01/06/2010 at 17:55 Adventurous Putty says:
Of course, from the perspective of the shot, WE are the abyss. As such, we can assume that this is a j’accuse aimed directly at the heart of early 21st Century Consumerism.
I love you Kieron Gillen and were it physically possible I would most likely desire to have your babies but since it isn’t I’ll refrain from saying so because that would be creepy and unseemly.
…wait, oops.
01/06/2010 at 17:56 LionsPhil says:
“nowhere to be scene”
My invoice for proofreading services is in the post.
01/06/2010 at 18:22 Taillefer says:
That isn’t his robot arm, it’s a rogue robot arm which was just leapt straight through the guard on the left. Hence the blood and everything. So Adam is “Arrh! Whoa! What! Robot arm!”.
Not really, but now I can’t unsee it.
01/06/2010 at 20:25 Rond says:
To all who say that DE1 is set in near future and DE3 is set just about tomorrow: DE1 is rather retro-future than near future, its world lacked some of today’s tech (like cellphones), but had wicked nano-implants, plasmaguns, even sentient AIs and magnificent Universal Constructor. It had both datacubes and books, public infoterminals and newspapers, lightsabres nanoswords and crowbars, lunar colonies and poor homeless guys. So DE3 shouldn’t be set between today and DE1, it should be set in retro-future’s past. I’m not sure if it is possible at all.

Record excerpts:
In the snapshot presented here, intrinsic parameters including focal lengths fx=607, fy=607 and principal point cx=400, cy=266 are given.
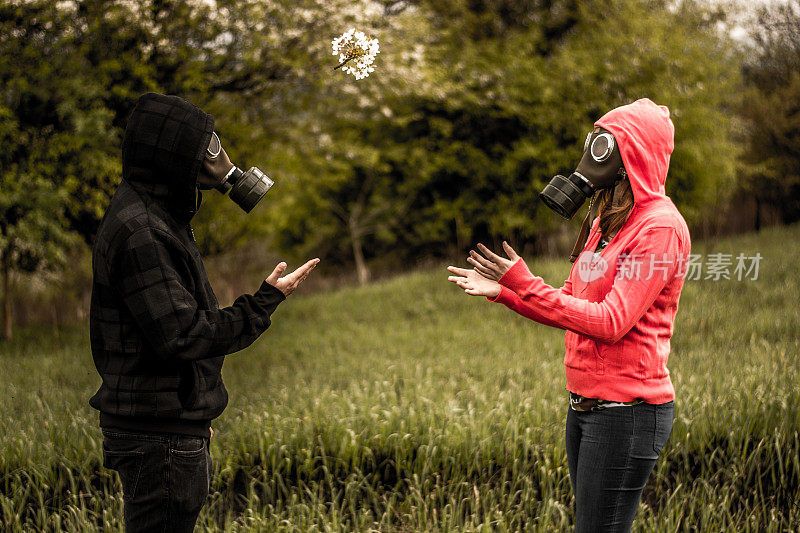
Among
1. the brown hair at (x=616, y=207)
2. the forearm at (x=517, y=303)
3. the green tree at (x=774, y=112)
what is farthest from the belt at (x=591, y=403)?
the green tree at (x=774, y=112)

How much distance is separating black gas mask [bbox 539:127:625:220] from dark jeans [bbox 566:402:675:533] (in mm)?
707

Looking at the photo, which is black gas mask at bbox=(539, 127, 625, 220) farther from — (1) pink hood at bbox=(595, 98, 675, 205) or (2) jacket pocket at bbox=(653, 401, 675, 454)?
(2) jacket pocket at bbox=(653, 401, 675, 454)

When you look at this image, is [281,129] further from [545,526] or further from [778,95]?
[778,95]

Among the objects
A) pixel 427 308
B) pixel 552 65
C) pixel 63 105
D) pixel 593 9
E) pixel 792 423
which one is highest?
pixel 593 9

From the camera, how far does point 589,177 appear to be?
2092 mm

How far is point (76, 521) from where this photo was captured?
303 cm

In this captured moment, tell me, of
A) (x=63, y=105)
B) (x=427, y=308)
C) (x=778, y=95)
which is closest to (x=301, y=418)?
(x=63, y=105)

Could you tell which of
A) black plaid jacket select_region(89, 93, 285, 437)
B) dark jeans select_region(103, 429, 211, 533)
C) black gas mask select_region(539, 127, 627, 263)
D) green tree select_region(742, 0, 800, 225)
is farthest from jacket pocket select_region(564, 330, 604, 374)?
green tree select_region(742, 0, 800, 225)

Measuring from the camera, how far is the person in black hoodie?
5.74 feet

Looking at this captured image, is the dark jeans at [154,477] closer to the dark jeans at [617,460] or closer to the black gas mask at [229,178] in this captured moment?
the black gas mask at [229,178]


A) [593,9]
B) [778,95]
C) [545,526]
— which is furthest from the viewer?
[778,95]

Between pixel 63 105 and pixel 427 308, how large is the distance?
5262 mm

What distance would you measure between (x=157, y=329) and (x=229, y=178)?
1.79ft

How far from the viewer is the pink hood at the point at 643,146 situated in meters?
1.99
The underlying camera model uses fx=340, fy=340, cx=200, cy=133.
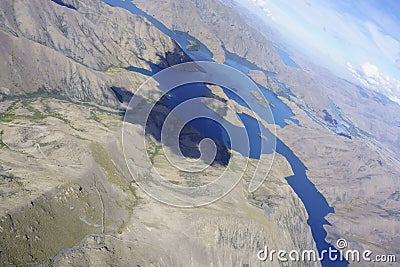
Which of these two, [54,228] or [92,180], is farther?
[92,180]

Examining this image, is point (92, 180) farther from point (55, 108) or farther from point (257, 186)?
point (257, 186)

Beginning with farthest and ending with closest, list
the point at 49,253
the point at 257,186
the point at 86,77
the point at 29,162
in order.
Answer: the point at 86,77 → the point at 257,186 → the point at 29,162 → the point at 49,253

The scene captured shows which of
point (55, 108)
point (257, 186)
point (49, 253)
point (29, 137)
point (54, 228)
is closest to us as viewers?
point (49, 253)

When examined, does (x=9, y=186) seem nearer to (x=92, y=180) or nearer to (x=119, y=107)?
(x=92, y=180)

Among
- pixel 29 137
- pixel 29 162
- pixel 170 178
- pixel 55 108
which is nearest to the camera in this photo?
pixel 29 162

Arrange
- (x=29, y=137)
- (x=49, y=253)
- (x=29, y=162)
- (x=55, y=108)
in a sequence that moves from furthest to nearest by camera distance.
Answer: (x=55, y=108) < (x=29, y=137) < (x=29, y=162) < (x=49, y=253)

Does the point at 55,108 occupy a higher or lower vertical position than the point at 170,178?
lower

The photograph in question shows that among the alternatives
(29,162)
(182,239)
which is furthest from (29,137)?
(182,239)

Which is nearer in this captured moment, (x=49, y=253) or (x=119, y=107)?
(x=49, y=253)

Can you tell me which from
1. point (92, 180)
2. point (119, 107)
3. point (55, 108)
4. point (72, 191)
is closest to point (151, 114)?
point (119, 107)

Set of tasks:
1 - Using the comment thread about the Deus Ex games, say whether each statement agrees with it. Answer yes or no and quote the deciding words.
(a) LionsPhil flags a spelling slip in the article.
(b) Rond says the world of DE1 had cellphones.
(c) Taillefer claims in earnest that the arm in the shot is a rogue robot arm.
2 - Answer these questions from the comment thread about the Deus Ex games.
(a) According to Adventurous Putty, who is the abyss from the perspective of the shot?
(b) What does Taillefer say the robot arm did, which accounts for the blood?
(c) According to Rond, when should DE3 be set?
3 - Extend the comment thread about the Deus Ex games past its last sentence.

Exercise answers:
1 -
(a) Yes: "“nowhere to be scene”" and "My invoice for proofreading services is in the post."
(b) No: "its world lacked some of today’s tech (like cellphones)"
(c) No: "Not really, but now I can’t unsee it."

2 -
(a) We are the abyss ("WE are the abyss").
(b) It leapt straight through the guard on the left.
(c) In the retro-future's past.

3 -
01/06/2010 at 21:13 Lukasz says:
wait…
are you saying that in future-future we won’t have newspapers, books, homeless people, crowbars? Or am I missing point of your post?
And i am pretty sure mobile phones were in DE1. JC didn’t need one tough as he had one in his head or something.
01/06/2010 at 21:33 august says:
Er, no… it wasn’t really retro-futuristic or stylized at all. It was just near-future. Or a 2000 vision of the near-future.
01/06/2010 at 20:48 matte_k says:
Tried to think of a dEUS related pun, closest I got was “That Hotel Lounge (in the first trailer) would be the death of him, then”. Fail.
Still, you have no idea how much it pleases me to see dEUS referenced in the comments thread :D
(Now I have to find “Worst Case Scenario” and listen to it)
01/06/2010 at 21:33 MadMatty says:
Its nice to know, thAT in the future there will be styling mousse so effective, that you can stab multiple people to death, and your hair will still be perfect LoL
It´s always been the way with computergames, but its like its more obvious now in hi-res.
01/06/2010 at 22:03 Psychopomp says:
I get the feeling this game with bomb at retail.
02/06/2010 at 11:02 jon_hill987 says:
A bomb’s a bad choice for close-range combat.
02/06/2010 at 12:06 Stijn says:
A bomb!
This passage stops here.